Fatta salva la possibilità di altre soluzioni più convenienti, presumendosi che nella fattispecie si intenda ragionare sulla possibilità o meno di avvalersi di una prestazione d’opera all’interno di una spa, tenuto conto del fatto che l’ultimo comma dell’art. 2342 c.c. vieta il conferimento di prestazioni d’opera, si ipotizza e esemplifica quanto segue.

I soci che conferiscono denaro versano ad esempio 20.000 euro ciascuno e, per comodità, si immagini che il valore attribuito all’opera del “quinto” sia equivalente (sempre 20.000 euro).

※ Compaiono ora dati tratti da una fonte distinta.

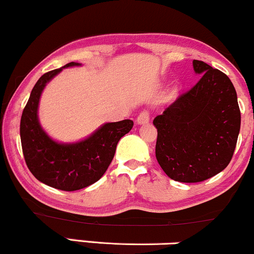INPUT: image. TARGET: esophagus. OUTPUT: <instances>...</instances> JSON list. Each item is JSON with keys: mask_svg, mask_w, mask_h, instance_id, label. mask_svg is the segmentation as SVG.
<instances>
[{"mask_svg": "<svg viewBox=\"0 0 254 254\" xmlns=\"http://www.w3.org/2000/svg\"><path fill=\"white\" fill-rule=\"evenodd\" d=\"M148 121H149V113H148L147 111L141 112V113L139 114V117H137L136 123L139 125H146V124H148Z\"/></svg>", "mask_w": 254, "mask_h": 254, "instance_id": "34e87169", "label": "esophagus"}]
</instances>
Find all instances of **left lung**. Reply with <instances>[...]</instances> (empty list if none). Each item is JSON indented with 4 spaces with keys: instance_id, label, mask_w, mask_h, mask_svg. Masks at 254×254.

Tanto premesso, si prospettano le seguenti soluzioni:

1)

- costituire la spa con un capitale di 80.000 euro, formato dai soli conferimenti in denaro (non potendo imputare a capitale la prestazione lavorativa del quinto);

- ex quarto comma dell’art. 2346 c.c., prevedere nell’atto costitutivo un’assegnazione di azioni non proporzionata ai conferimenti, con conseguente rinuncia da parte di ognuno dei quattro soci conferenti denaro al 5% delle azioni a cui avrebbero diritto, per costituire la quota del quinto socio;

- assegnare le azioni in parti uguali a tutti e cinque, in misura del 20% ciascuno;

2)

- costituire la spa con un capitale di 80.000 euro, formato dai soli conferimenti in denaro (non potendo imputare a capitale la prestazione lavorativa del quinto);

- ex ultimo comma dell’art. 2346 c.c. assegnare le azioni in misura proporzionata ai conferimenti, quindi il 25% solo ai quattro soci conferenti denaro;

- acquisire l’apporto lavorativo del “quinto” come parte del patrimonio ed emettere a suo favore strumenti finanziari forniti di diritti patrimoniali e / o amministrativi, a loro volta descritti nell’atto costitutivo.